◆ Exercise instructions:
Retype every one of the items below word for word, but leave out the pictures.

◆ Source data:
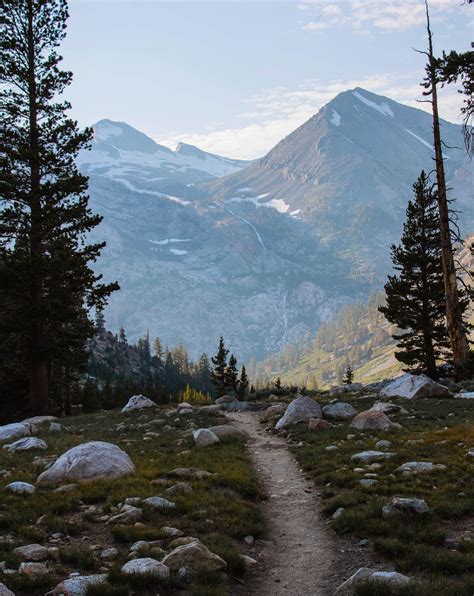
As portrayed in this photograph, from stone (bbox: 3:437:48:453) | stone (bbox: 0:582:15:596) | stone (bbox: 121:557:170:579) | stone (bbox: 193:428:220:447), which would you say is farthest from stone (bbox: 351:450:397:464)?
stone (bbox: 3:437:48:453)

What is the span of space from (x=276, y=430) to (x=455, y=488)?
12201 millimetres

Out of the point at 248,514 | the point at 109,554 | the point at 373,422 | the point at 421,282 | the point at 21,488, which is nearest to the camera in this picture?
the point at 109,554

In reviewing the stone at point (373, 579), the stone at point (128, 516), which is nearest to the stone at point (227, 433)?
the stone at point (128, 516)

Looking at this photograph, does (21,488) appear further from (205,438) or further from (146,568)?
(205,438)

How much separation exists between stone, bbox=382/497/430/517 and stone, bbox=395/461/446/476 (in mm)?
2440

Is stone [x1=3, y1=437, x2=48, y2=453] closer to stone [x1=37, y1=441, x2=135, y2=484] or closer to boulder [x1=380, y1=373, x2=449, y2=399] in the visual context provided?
stone [x1=37, y1=441, x2=135, y2=484]

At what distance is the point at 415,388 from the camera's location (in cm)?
2756

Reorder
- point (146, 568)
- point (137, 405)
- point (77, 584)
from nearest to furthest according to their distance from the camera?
point (77, 584)
point (146, 568)
point (137, 405)

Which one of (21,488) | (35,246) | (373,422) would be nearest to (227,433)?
(373,422)

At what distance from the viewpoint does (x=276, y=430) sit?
23.4m

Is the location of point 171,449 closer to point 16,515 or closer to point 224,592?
point 16,515

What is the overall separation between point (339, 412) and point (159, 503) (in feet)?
44.6

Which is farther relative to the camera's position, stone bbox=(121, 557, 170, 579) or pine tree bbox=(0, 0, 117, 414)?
pine tree bbox=(0, 0, 117, 414)

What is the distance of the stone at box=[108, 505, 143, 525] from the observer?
10.5 metres
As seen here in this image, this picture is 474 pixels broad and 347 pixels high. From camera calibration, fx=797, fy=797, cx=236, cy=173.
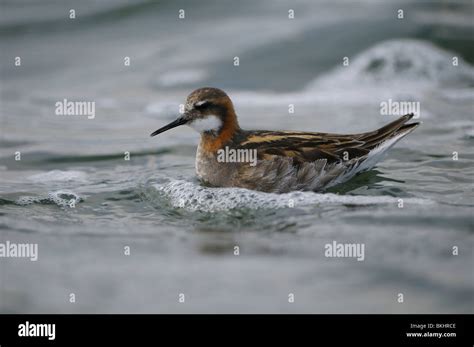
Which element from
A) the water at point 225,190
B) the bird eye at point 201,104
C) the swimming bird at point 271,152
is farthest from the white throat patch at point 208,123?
the water at point 225,190

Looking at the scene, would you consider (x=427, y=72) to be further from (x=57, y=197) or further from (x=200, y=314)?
(x=200, y=314)

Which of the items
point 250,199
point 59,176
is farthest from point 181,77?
point 250,199

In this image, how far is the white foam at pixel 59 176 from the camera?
35.0 ft

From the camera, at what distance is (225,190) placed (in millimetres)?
9555

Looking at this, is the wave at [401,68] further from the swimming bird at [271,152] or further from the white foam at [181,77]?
the swimming bird at [271,152]

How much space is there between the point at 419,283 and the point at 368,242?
1.11 meters

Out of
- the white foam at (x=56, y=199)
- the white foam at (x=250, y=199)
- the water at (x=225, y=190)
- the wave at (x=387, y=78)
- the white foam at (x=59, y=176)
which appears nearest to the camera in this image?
the water at (x=225, y=190)

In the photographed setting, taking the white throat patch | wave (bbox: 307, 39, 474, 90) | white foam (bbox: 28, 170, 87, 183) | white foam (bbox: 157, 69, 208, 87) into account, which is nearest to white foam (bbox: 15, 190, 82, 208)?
white foam (bbox: 28, 170, 87, 183)

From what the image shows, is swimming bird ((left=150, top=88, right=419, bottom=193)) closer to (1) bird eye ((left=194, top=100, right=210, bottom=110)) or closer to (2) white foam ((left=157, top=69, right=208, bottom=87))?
(1) bird eye ((left=194, top=100, right=210, bottom=110))

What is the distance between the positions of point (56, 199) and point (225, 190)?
2.04 m

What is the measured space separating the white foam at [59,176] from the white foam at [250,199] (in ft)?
5.63

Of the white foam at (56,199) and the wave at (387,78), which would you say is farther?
the wave at (387,78)

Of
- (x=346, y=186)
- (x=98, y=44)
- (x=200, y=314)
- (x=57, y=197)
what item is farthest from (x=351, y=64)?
(x=200, y=314)

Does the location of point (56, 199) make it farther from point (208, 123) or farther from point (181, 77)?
point (181, 77)
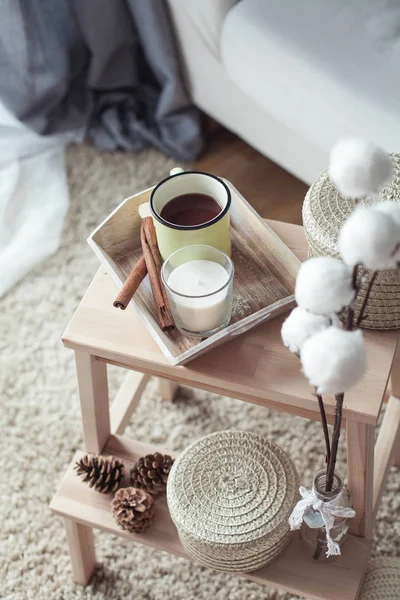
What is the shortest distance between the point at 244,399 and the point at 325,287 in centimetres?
40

◆ Reply:
As portrayed in this photograph, from stone (bbox: 3:437:48:453) | stone (bbox: 0:582:15:596) | stone (bbox: 121:557:170:579) | stone (bbox: 193:428:220:447), which would you say is farthest from stone (bbox: 351:450:397:464)?
stone (bbox: 3:437:48:453)

What is the span of space from (x=276, y=430) to (x=455, y=488)?
12201 millimetres

Out of the point at 248,514 | the point at 109,554 | the point at 373,422 | the point at 421,282 | the point at 21,488, which is nearest to the camera in this picture?
the point at 109,554

In reviewing the stone at point (373, 579), the stone at point (128, 516), which is nearest to the stone at point (227, 433)?
the stone at point (128, 516)

Looking at this photograph, does (21,488) appear further from (205,438) or further from (146,568)?
(205,438)

How much separation exists between stone, bbox=382/497/430/517 and stone, bbox=395/461/446/476 (in mm)?
2440

Is stone [x1=3, y1=437, x2=48, y2=453] closer to stone [x1=37, y1=441, x2=135, y2=484] or closer to boulder [x1=380, y1=373, x2=449, y2=399] in the visual context provided?
stone [x1=37, y1=441, x2=135, y2=484]

At what distance is the point at 415,388 from the camera's location (in cm)?
2756

Reorder
- point (146, 568)
- point (137, 405)
- point (77, 584)
from nearest to furthest according to their distance from the camera?
point (77, 584)
point (146, 568)
point (137, 405)

Which one of (21,488) | (35,246) | (373,422) would be nearest to (227,433)?
(373,422)

At what distance from the viewpoint does (x=276, y=430) sit?
23.4m

Is the location of point 171,449 closer to point 16,515 or closer to point 224,592?
point 16,515

What is the overall separation between point (339, 412) and point (159, 503) (in feet)?
44.6

Which is farther relative to the camera's position, stone bbox=(121, 557, 170, 579) or pine tree bbox=(0, 0, 117, 414)?
pine tree bbox=(0, 0, 117, 414)

What is the distance of the stone at box=[108, 505, 143, 525] from the observer?
10.5 metres
As seen here in this image, this picture is 474 pixels broad and 347 pixels high. From camera calibration, fx=797, fy=797, cx=236, cy=173.
Which element from
A) the water at point 225,190
B) the bird eye at point 201,104
C) the swimming bird at point 271,152
is farthest from the white throat patch at point 208,123?
the water at point 225,190

Looking at the scene, would you consider (x=427, y=72) to be further from (x=57, y=197) or further from (x=200, y=314)?
(x=200, y=314)

Which of the items
point 250,199
point 59,176
is farthest from point 181,77?
point 250,199

In this image, how far is the white foam at pixel 59 176 from the camera?
35.0 ft

From the camera, at what distance is (225,190) placed (in millimetres)?
9555

Looking at this, is the wave at [401,68] further from the swimming bird at [271,152] or further from the white foam at [181,77]?
the swimming bird at [271,152]

How much space is there between the point at 419,283 and the point at 368,242?
1.11 meters

Out of
- the white foam at (x=56, y=199)
- the white foam at (x=250, y=199)
- the water at (x=225, y=190)
- the wave at (x=387, y=78)
- the white foam at (x=59, y=176)
which appears nearest to the camera in this image?
the water at (x=225, y=190)

In the photographed setting, taking the white throat patch | wave (bbox: 307, 39, 474, 90) | white foam (bbox: 28, 170, 87, 183) | white foam (bbox: 157, 69, 208, 87) into account, which is nearest to white foam (bbox: 15, 190, 82, 208)?
white foam (bbox: 28, 170, 87, 183)

From what the image shows, is swimming bird ((left=150, top=88, right=419, bottom=193)) closer to (1) bird eye ((left=194, top=100, right=210, bottom=110)) or closer to (2) white foam ((left=157, top=69, right=208, bottom=87))?
(1) bird eye ((left=194, top=100, right=210, bottom=110))

What is the distance between the positions of point (56, 199) and point (225, 190)?
2.04 m

What is the measured space separating the white foam at [59,176] from the white foam at [250,199] (in ft)?
5.63

Of the white foam at (56,199) and the wave at (387,78), which would you say is farther?
the wave at (387,78)

Of
- (x=346, y=186)
- (x=98, y=44)
- (x=200, y=314)
- (x=57, y=197)
what item is farthest from (x=351, y=64)?
(x=200, y=314)

Does the location of point (56, 199) make it farther from point (208, 123) or farther from point (181, 77)?
point (181, 77)
What is the shortest distance between the point at 244,399 and the point at 325,287 in centimetres?
40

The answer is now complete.